Assigned task -> The reply must contain exactly the lines below from the one with "Робот-пилосос з вологим" down to the one with "2-бөлмелі пәтер ·", both included, and nothing more; please omit the pictures.

Provided records ->
● ● ●

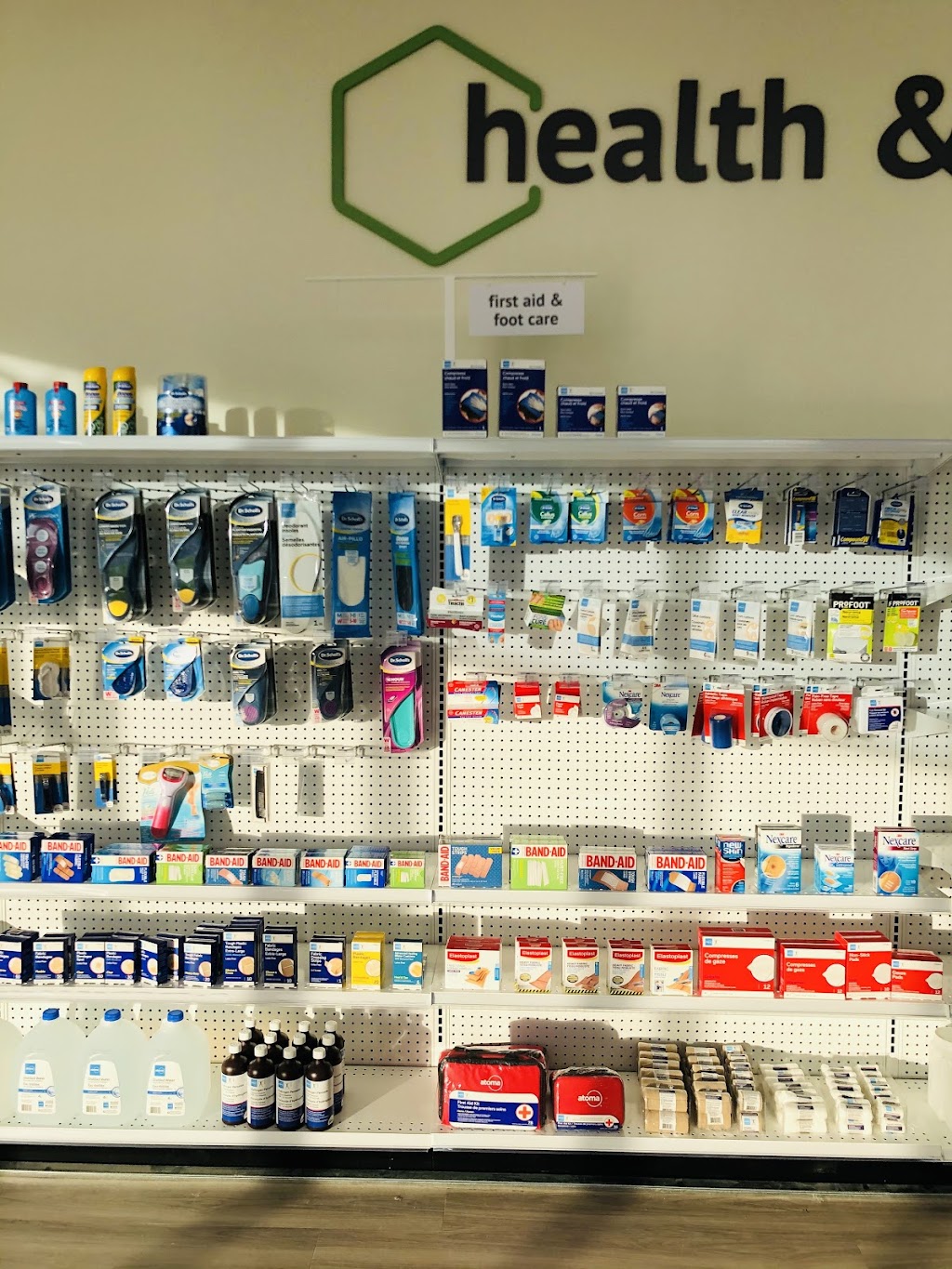 Highland Green Remedys Rx Pharmacy | 88 Howarth St Unit#3, Red Deer, AB T4N 6V9, Canada | Phone: (403) 986-5531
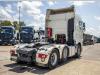 Daf XF 460-6X2 +ADR Photo 3 thumbnail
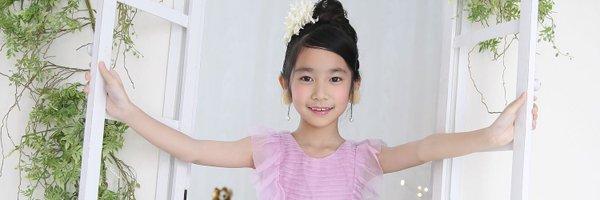 daruinko_kai_ge Profile Banner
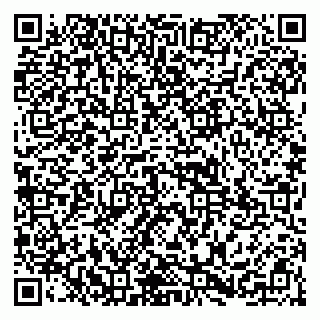 vCard 79255931190
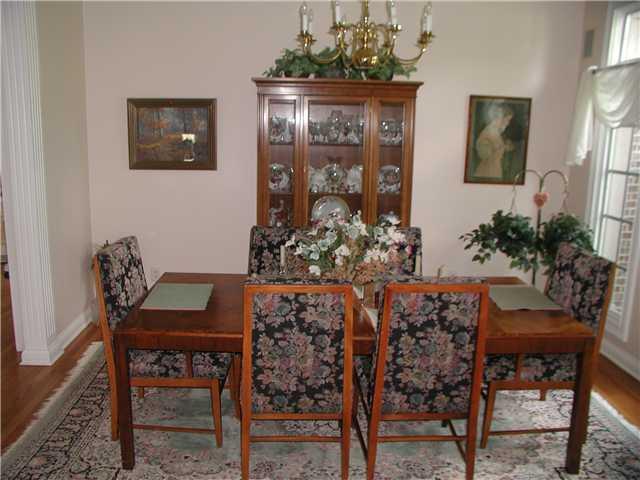 5549 Fall Creek Road Indianapolis, IN 46220 - Photo 9 of 12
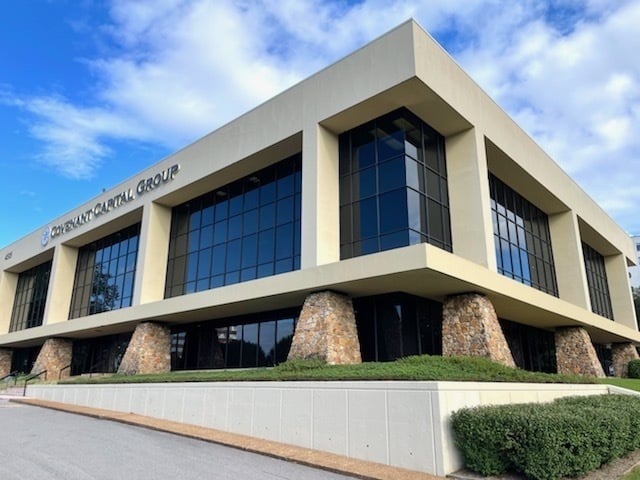 Nashville Addiction Recovery Nashville Tennessee 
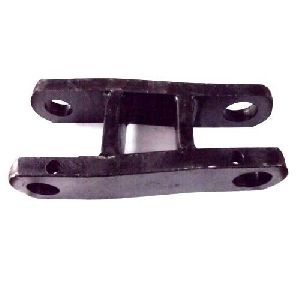 H Type Shackle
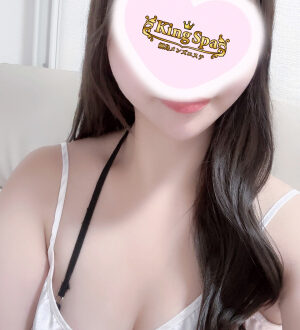 KingSpa (キングスパ) 綾瀬いろは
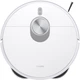 Робот-пилосос з вологим прибиранням Xiaomi Robot Vacuum X20 Pro - изображение 14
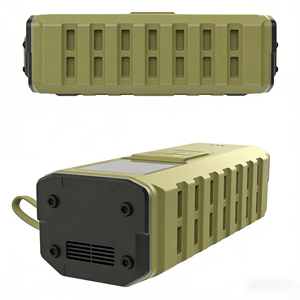 เครื่องตรวจจับเลเซอร์ Ray 701 ระยะตรวจจับไกล 30 เมตร TDLAS ป้องกันการรบกวน ตรวจจับก๊าซมีเทนสำหรับท่อส่งก๊าซอุตสาหกรรม - Product Image 3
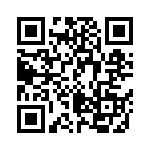 ATV30C171JB-HF QRCode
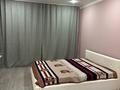 2-бөлмелі пәтер · 70 м² · 6/6 қабат, мкр Строитель 3А, бағасы: 25.5 млн ₸ в Уральске — фото 4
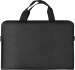 DEFENDER TORBA DO LAPTOPA LITE 15.6" 26086 - Galeria zdjęcie 7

● ● ●

Answer for the task ->
 Робот-пилосос з вологим прибиранням Xiaomi Robot Vacuum X20 Pro - изображение 14
 เครื่องตรวจจับเลเซอร์ Ray 701 ระยะตรวจจับไกล 30 เมตร TDLAS ป้องกันการรบกวน ตรวจจับก๊าซมีเทนสำหรับท่อส่งก๊าซอุตสาหกรรม - Product Image 3
 ATV30C171JB-HF QRCode
 2-бөлмелі пәтер · 70 м² · 6/6 қабат, мкр Строитель 3А, бағасы: 25.5 млн ₸ в Уральске — фото 4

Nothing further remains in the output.